Because the Catholic faith is incarnational, the truths in our creed are meant to be woven into the fabric of our daily lives. This interweaving of transcendent and terrestrial is greatly aided by concrete and tangible reminders of God everywhere, in the home, in schools, on street corners, in public places and businesses. All these symbols—paintings, statuary, shrines, or other such things—have the purpose of making divine realities approachable, in order that we might be called and recalled to our identity and purpose in life. The multitude and variety of these reminders are like alarm clocks to wake us up from our earthly sleep, and their accessibility to our senses ensures that the message will not be missed. When we consider how the darkness of our mind, the weakness of our will, and the cares of life make it difficult for us to dwell for long on spiritual and heavenly things, we see all the more how important it is to surround ourselves with icons, images, signposts dotting the road, guiding us to our final happiness.
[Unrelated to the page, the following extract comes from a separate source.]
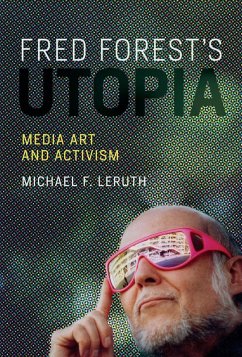 Fred Forest's Utopia (eBook, ePUB) - Leruth, Michael F.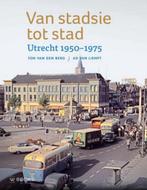 Van stadsie tot stad 9789462581869 Ton van den Berg, Verzenden, Zo goed als nieuw, Ton van den Berg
Such reflections prompt sobering thoughts about the state of soul of iconoclasts throughout the history of the Church, be it the original iconoclasts of the Byzantine empire, the Protestant smashers of statues, panels, and reliquaries in the tumultuous period of the Reformation, or the postconciliar Gestapo that confiscated and destroyed books, altars, altar rails, vestments, vessels, furnishings, and every other image of traditional Catholicism on which they could lay their hands. In an age as characterized by iconoclasm as ours has been, every Catholic should heed the wise advice of Aristotle to “bend the stick in the opposite direction,” pursuing the creation, restoration, and honoring of images with all the more zeal, lest the axial mystery of the Incarnation be hidden or silenced.